Know your politicians
When Trudy Weiss was 12, she escaped Vienna, Austria, with her three older siblings.
By the time the four left Europe in August 1939, their mother had written more than 100 letters to Jewish agencies and families in America, desperate to find someone who could take her kids.
It was clear what was going to happen if they stayed, said Weiss, who lives on Meadows Circle with her husband, Warren.
"They were picking up Jews and killing them," she said. "They would pick them up in the street and they would pick them up in their homes. We were always worried that my dad wouldn't come home.
"The families never knew if the person who was working would come home or if they would get picked up."
Her mother found a sponsor who paid for the four children to come to Chicago. But Weiss' parents did not have the affidavit to leave.
She would never see them again. "We knew what was happening. We knew that after the war they would not be there."
Weiss wants people to be aware of who they put in power.

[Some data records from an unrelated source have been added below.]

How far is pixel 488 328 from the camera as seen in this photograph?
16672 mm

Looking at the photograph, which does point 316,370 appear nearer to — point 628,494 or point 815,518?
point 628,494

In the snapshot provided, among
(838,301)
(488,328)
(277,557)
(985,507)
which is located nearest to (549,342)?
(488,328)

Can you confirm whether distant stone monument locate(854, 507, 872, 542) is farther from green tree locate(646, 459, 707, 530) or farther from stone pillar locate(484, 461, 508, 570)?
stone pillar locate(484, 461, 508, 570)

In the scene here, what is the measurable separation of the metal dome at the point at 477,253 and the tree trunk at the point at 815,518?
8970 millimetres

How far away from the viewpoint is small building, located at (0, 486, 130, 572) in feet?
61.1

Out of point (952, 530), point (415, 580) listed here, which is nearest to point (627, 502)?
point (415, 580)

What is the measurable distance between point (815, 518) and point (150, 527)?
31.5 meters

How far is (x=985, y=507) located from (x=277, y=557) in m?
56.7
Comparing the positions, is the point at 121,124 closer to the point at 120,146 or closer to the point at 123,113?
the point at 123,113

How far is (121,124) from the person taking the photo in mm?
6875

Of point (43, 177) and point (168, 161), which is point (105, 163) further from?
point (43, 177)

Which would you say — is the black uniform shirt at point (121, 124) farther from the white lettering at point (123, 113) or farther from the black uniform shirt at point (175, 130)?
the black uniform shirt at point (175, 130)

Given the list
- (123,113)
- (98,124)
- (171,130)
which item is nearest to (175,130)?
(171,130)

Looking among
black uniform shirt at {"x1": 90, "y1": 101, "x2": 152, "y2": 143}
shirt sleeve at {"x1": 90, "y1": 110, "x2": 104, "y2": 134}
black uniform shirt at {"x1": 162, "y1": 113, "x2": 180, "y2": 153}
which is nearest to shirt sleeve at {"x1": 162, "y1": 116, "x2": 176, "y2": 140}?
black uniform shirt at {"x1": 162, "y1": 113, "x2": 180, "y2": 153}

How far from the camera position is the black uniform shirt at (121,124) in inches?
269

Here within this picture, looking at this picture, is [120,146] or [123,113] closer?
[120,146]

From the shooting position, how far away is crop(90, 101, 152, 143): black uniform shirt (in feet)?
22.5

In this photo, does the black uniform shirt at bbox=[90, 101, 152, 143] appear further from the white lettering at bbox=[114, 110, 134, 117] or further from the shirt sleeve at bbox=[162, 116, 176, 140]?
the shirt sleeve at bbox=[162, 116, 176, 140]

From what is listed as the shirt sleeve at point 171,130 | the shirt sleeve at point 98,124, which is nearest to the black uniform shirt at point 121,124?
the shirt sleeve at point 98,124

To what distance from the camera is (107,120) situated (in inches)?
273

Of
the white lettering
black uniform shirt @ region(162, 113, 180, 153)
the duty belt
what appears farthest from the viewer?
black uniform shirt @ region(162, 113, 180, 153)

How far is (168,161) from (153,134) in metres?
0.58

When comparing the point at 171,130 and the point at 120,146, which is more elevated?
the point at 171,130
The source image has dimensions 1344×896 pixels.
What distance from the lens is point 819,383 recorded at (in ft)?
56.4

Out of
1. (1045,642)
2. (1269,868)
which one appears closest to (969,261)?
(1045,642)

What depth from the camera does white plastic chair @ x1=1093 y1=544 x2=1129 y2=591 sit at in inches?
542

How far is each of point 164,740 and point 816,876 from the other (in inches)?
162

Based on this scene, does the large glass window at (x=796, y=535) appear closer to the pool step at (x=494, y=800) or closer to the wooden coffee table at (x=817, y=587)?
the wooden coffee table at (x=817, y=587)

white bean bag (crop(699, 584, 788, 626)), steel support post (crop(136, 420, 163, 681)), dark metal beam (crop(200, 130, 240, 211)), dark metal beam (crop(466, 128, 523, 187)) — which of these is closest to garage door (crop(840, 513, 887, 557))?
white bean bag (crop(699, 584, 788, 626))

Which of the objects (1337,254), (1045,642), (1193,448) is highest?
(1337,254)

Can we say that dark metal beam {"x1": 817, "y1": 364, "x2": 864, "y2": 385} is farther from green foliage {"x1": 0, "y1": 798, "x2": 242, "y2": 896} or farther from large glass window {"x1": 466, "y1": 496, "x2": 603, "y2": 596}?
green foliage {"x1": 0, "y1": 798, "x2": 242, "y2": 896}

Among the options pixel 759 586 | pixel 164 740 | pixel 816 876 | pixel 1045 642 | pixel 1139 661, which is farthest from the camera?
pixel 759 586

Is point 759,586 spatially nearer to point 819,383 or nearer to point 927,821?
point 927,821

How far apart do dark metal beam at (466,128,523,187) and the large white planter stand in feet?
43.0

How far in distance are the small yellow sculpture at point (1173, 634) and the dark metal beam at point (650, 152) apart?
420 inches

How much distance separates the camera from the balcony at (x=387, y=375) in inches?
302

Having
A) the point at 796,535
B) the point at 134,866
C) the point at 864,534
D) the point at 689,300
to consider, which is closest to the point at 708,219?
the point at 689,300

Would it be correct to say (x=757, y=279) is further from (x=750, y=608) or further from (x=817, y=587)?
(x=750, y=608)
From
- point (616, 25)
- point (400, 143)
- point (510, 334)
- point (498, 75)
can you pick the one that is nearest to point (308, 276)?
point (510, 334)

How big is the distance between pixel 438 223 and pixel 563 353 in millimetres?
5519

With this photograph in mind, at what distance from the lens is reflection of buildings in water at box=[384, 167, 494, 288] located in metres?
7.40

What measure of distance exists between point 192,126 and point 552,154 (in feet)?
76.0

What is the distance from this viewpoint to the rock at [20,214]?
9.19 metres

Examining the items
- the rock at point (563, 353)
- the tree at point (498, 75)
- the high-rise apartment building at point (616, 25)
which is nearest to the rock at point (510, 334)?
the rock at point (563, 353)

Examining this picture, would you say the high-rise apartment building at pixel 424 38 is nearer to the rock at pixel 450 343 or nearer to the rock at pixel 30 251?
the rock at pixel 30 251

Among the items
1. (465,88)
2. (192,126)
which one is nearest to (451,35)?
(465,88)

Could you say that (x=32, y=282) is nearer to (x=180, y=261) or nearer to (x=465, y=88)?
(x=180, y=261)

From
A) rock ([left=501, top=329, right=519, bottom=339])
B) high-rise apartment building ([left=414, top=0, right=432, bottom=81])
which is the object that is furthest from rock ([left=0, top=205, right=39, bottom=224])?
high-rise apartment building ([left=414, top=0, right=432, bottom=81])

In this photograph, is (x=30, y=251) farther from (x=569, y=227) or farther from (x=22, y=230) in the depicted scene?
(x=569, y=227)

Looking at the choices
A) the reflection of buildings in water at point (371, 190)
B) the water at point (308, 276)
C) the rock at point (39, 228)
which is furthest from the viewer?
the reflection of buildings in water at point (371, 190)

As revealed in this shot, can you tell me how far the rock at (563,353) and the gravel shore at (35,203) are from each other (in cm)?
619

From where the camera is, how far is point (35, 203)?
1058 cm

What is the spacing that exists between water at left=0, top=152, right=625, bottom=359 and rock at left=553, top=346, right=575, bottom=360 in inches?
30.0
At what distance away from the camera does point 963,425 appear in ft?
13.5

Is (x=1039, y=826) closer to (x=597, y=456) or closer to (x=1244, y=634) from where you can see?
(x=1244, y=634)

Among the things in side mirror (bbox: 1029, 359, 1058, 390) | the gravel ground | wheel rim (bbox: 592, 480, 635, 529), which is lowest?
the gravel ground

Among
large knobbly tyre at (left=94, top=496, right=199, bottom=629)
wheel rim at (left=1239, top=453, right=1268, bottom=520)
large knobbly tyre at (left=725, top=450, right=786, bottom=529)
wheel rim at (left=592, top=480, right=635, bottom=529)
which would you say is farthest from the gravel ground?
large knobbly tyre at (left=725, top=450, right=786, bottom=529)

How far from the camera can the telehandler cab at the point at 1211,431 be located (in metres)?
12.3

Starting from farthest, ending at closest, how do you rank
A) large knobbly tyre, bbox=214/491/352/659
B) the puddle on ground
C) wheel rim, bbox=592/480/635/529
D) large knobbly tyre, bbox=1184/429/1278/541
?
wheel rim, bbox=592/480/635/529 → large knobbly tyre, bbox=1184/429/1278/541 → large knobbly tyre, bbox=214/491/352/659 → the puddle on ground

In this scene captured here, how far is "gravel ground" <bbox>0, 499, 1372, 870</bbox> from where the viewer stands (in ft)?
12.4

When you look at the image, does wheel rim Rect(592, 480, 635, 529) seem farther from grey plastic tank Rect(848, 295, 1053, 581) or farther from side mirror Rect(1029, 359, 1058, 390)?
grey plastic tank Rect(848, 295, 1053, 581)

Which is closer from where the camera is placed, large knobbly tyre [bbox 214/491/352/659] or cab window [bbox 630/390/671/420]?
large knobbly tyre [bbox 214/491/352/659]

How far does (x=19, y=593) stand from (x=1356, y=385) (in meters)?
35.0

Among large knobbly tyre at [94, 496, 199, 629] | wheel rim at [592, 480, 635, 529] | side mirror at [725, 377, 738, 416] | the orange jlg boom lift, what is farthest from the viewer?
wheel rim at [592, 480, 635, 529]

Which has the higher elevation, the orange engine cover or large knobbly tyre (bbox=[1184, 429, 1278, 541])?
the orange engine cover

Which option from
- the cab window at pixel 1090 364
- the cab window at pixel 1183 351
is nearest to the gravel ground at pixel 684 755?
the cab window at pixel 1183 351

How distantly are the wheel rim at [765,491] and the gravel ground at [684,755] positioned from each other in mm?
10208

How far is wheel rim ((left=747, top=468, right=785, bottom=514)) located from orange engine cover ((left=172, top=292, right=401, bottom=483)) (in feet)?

"People should be aware of their government, of what goes on. They have to vote for people who do the right thing."
On a mission
Goldie Pekarsky, executive director of the Jewish Federation of Greater Rockford, has helped organize an annual service for the past 20 years.
It's not just about what happened during World War II, she says. It's about genocide.
"We hope, by studying it, we can prevent it from happening again. We're not naive. We know genocide has happened since, but we think if the kids can see the warning signs, if they can see what happened, then they can notice those signs if they occur again."
Pekarsky was born in 1949 in a displaced-persons camp. Her parents met after the war, after each had lost their first spouses and most of their families.
Her mother and father were kicked out of their homes in Poland and swooped up by the Russian army. The Russians put them in work camps and gave them the bare minimum to survive.
"They were walking skeletons," Pekarsky said.
Her mother lost her husband and two of her three children to starvation and malaria while working in a tobacco factory. Her father was sent to Siberia to work in war factories. He slept in a hole in the ground with 10 other men; people lost fingers and toes to frostbite.
"He tried to commit suicide twice by jumping in front of the train because he was cold and starving," she said.
It was difficult for her parents to tell her the story. But once she learned it, she made it her mission to inform as many people as she can about the Holocaust.
"We hope people will see how bad hatred and intolerance are and will become vigilant that this will never happen again."